I think when you shift into pure research, yes a deep probability, information theory, linear algebra, and calculus background are needed. But at the level, you're rarely writing code and more likely working at theoretical level.
1. Most of your time is spent transforming data. Very little is spent building models.
2. Most of the eye-grabbing stuff that makes headlines is inapplicable. My application involves decisions that are expensive and can be safety critical. The models themselves have to be simple enough to be reasoned about, or they're no use.
You might argue that this means what I'm actually doing is statistics.
It's also one critique I have to the world of academia. When learning ML in academia, 9 of 10 times you work with clean and neat toy datasets.
Then you go out in the "real world" and instantly get hit with reality: You're gonna spend 80% of the time fixing data.

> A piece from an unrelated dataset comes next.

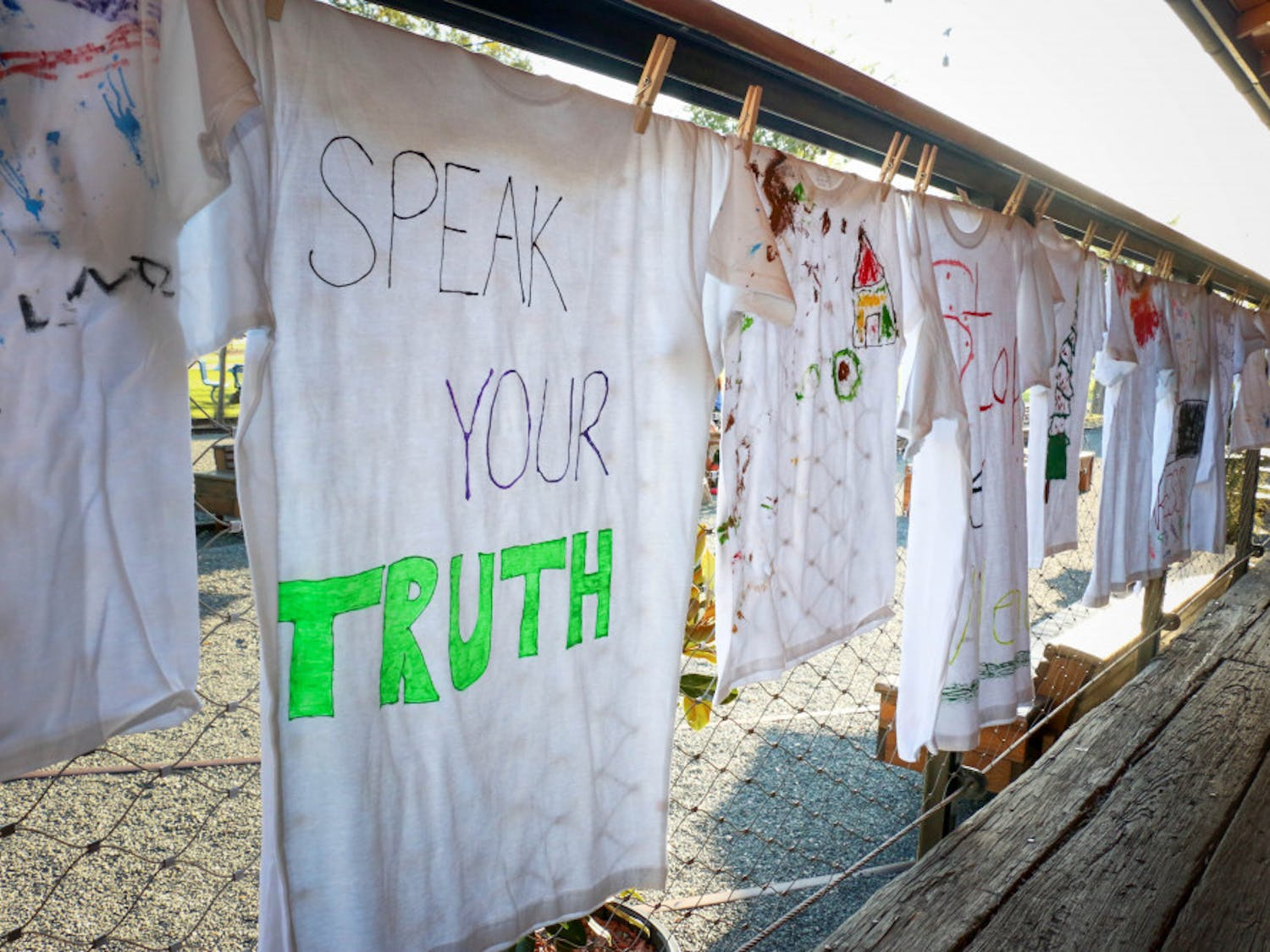 Forty-nine shirts lined the walkway at Depot Park on Oct. 4, 2018, during the Domestic Violence Community Vigil and Clothesline Project Exhibit. The Clothesline Project began in 1990 and was created to honor survivors of domestic violence and educate others about the reality of abuse. The shirts were decorated by women and children who survived domestic violence.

With that said, I think that 10 year from now, ML is going to be almost exclusively SaaS with very high levels of abstraction, with very little coding for the average user. Maybe some light scripting here and there, but I mostly just drag'n drop stuff.
whats the difference?
Also, most folks I know that are making practical deep learning contributions are doing so by combining their pre-existing domain expertise with their new deep learning skills. E.g. a journalist analyzing a large corpus of text for a story, or an oil&gas analyst building models from well plots, etc.
Also I really appreciated that on of the training goals for ULMfit was to be trainable on a single gpu. With these large-capacity models, training is getting crazy expensive and out of hand. Any chance that your future work will still keep the single gpu training goal?